Data provided —
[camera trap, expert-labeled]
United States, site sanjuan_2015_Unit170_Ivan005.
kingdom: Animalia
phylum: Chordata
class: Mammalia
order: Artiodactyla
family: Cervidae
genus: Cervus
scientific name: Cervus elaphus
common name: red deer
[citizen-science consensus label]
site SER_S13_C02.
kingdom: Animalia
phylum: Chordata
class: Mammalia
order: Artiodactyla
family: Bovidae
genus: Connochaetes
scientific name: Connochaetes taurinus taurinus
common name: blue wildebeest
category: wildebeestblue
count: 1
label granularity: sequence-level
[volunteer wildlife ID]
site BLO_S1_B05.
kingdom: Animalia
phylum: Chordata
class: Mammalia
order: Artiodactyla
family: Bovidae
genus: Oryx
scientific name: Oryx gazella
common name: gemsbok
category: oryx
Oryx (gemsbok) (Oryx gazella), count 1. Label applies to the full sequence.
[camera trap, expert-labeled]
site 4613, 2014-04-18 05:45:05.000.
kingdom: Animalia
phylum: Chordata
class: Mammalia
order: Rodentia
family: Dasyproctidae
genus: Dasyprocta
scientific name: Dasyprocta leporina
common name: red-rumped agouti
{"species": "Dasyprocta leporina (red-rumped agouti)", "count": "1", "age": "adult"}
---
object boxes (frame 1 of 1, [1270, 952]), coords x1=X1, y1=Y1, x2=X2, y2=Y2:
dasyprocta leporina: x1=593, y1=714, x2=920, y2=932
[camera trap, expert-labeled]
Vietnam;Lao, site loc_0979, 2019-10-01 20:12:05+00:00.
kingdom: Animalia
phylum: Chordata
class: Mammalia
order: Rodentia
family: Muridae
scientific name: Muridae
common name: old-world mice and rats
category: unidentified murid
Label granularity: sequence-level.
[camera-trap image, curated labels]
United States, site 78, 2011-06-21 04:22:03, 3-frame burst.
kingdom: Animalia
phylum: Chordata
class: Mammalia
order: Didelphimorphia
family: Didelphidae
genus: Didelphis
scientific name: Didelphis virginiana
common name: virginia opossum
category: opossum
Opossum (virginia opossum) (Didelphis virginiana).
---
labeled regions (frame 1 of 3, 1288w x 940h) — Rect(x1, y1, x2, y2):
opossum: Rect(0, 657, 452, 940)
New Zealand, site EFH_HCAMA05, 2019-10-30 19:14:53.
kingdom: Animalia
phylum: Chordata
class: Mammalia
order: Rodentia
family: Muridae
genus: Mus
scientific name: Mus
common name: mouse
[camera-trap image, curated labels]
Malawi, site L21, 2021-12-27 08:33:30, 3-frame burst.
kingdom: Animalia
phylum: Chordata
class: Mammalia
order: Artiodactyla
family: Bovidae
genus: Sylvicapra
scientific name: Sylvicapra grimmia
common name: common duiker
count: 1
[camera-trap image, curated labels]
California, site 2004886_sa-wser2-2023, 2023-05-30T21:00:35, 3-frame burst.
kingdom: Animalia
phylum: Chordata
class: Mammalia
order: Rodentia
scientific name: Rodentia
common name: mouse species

Work to complete —
Your answer must be the full listing, copied exactly.

Answer box —
[camera trap, expert-labeled]
United States, site sanjuan_2015_Unit170_Ivan005.
kingdom: Animalia
phylum: Chordata
class: Mammalia
order: Artiodactyla
family: Cervidae
genus: Cervus
scientific name: Cervus elaphus
common name: red deer
[citizen-science consensus label]
site SER_S13_C02.
kingdom: Animalia
phylum: Chordata
class: Mammalia
order: Artiodactyla
family: Bovidae
genus: Connochaetes
scientific name: Connochaetes taurinus taurinus
common name: blue wildebeest
category: wildebeestblue
count: 1
label granularity: sequence-level
[volunteer wildlife ID]
site BLO_S1_B05.
kingdom: Animalia
phylum: Chordata
class: Mammalia
order: Artiodactyla
family: Bovidae
genus: Oryx
scientific name: Oryx gazella
common name: gemsbok
category: oryx
Oryx (gemsbok) (Oryx gazella), count 1. Label applies to the full sequence.
[camera trap, expert-labeled]
site 4613, 2014-04-18 05:45:05.000.
kingdom: Animalia
phylum: Chordata
class: Mammalia
order: Rodentia
family: Dasyproctidae
genus: Dasyprocta
scientific name: Dasyprocta leporina
common name: red-rumped agouti
{"species": "Dasyprocta leporina (red-rumped agouti)", "count": "1", "age": "adult"}
---
object boxes (frame 1 of 1, [1270, 952]), coords x1=X1, y1=Y1, x2=X2, y2=Y2:
dasyprocta leporina: x1=593, y1=714, x2=920, y2=932
[camera trap, expert-labeled]
Vietnam;Lao, site loc_0979, 2019-10-01 20:12:05+00:00.
kingdom: Animalia
phylum: Chordata
class: Mammalia
order: Rodentia
family: Muridae
scientific name: Muridae
common name: old-world mice and rats
category: unidentified murid
Label granularity: sequence-level.
[camera-trap image, curated labels]
United States, site 78, 2011-06-21 04:22:03, 3-frame burst.
kingdom: Animalia
phylum: Chordata
class: Mammalia
order: Didelphimorphia
family: Didelphidae
genus: Didelphis
scientific name: Didelphis virginiana
common name: virginia opossum
category: opossum
Opossum (virginia opossum) (Didelphis virginiana).
---
labeled regions (frame 1 of 3, 1288w x 940h) — Rect(x1, y1, x2, y2):
opossum: Rect(0, 657, 452, 940)
New Zealand, site EFH_HCAMA05, 2019-10-30 19:14:53.
kingdom: Animalia
phylum: Chordata
class: Mammalia
order: Rodentia
family: Muridae
genus: Mus
scientific name: Mus
common name: mouse
[camera-trap image, curated labels]
Malawi, site L21, 2021-12-27 08:33:30, 3-frame burst.
kingdom: Animalia
phylum: Chordata
class: Mammalia
order: Artiodactyla
family: Bovidae
genus: Sylvicapra
scientific name: Sylvicapra grimmia
common name: common duiker
count: 1
[camera-trap image, curated labels]
California, site 2004886_sa-wser2-2023, 2023-05-30T21:00:35, 3-frame burst.
kingdom: Animalia
phylum: Chordata
class: Mammalia
order: Rodentia
scientific name: Rodentia
common name: mouse species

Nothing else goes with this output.